R: Twitter Sentiment Analysis

Having a solid understanding of current public sentiment can be a great tool. When deciding if a new marketing campaign is being met warmly, or if a news release about the CEO is causing customers get angry, people in charge of handling a company’s public image need these answers fast. And in the world of social media, we can get those answers fast. One simple, yet effective, tool for testing the public waters is to run a sentiment analysis.

A sentiment analysis works like this. We take a bunch of tweets about whatever we are looking for (in this example we will be looking at President Obama). We then parse those tweets out into individual words and we count the number of positive words and compare it to the number of negative words.

Now the simplicity of this model misses out on some things. Sarcasm can easily missed. Ex. “Oh GREAT job Obama. Thanks for tanking the country once again”. Our model will count 2 positive words (Great and Thanks) and 1 negative word (tanking) giving us an overall score of positive 1.

There are more complex methods for dealing with the issue above, but you’ll be surprised at how good the system works all by itself. While, yes we are going to misread a few tweets, we have the ability to read thousands of tweets, so the larger volume of data negates the overall effect of the sarcastic ones.

First thing we need to do is go get a list of good and bad words. You could make your own up, but there are plenty of pre-populated lists on the Internet for free. The one I will be using is from the University of Illinois at Chicago. You can find the list here:

http://www.cs.uic.edu/~liub/FBS/sentiment-analysis.html

Once you go to the page, click on Opinion Lexicon and then download the rar file.

You can dowload from the link below, but I want you to know the source in case this link breaks.

A list of English positive and negative opinion words or sentiment words (around 6800 words). This list was compiled over many years starting from our first paper (Hu and Liu, KDD-2004).

Now open the rar file and move the two text files to a folder you can work from.

Next let’s make sure we have the right packages installed. For this we will need, TwitteR, plyr, stringr, and xlsx. If you do not have these packages installed, you can do so using the following code. (just change out TwitteR for whatever package you need to install)

install.packages("TwitteR")

Now load the libraries

library(stringr)
library(twitteR)
library(xlsx)
library(plyr)

and connect to the Twitter API. If you do not already have a connection set up, check out my lesson on connecting to Twitter: R: Connect to Twitter with R

api_key<- "insert consumer key here"
api_secret <- "insert consumer secret here"
access_token <- "insert access token here"
access_token_secret <- "insert access token secret here
setup_twitter_oauth(api_key,api_secret,access_token,access_token_secret)

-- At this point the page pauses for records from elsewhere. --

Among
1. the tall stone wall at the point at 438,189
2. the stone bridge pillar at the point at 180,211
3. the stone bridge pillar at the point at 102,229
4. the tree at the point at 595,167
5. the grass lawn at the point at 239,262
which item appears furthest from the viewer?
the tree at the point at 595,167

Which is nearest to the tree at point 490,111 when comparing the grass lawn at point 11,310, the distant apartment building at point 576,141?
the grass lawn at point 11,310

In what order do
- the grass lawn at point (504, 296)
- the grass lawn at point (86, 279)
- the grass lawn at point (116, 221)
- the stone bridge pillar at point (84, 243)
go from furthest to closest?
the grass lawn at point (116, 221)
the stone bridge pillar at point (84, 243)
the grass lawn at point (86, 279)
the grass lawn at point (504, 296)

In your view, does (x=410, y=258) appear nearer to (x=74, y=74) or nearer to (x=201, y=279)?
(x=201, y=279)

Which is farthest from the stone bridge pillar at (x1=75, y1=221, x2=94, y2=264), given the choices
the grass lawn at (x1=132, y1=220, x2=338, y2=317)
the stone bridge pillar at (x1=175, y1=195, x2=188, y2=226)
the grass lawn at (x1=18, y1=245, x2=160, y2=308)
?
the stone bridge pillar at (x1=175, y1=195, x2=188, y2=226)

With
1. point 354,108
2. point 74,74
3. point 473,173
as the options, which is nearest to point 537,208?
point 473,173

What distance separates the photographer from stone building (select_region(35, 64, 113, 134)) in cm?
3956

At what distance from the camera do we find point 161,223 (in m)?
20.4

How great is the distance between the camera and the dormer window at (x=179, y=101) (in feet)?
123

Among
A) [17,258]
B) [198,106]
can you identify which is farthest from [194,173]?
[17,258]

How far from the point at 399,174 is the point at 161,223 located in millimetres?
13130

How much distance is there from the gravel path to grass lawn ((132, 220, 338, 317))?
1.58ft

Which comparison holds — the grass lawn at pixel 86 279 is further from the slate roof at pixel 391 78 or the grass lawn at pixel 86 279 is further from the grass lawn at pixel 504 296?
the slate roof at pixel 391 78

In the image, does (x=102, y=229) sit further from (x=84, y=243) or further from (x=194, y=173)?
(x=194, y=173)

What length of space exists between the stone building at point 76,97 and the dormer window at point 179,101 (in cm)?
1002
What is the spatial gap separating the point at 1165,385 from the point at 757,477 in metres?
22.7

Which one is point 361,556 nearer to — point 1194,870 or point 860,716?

Okay, so now remember where you stored the text files we just downloaded and set that location as your working directory (wd). Note that we use forward slashes here, even if you are on a Windows box.

setwd("C:/Users/Benjamin/Documents")
neg = scan("negative-words.txt", what="character", comment.char=";")
pos = scan("positive-words.txt", what="character", comment.char=";")

scan looks through the text files and pulls words that start with characters and ignores comment lines that start with ;

You should now have 2 lists of positive and negative words.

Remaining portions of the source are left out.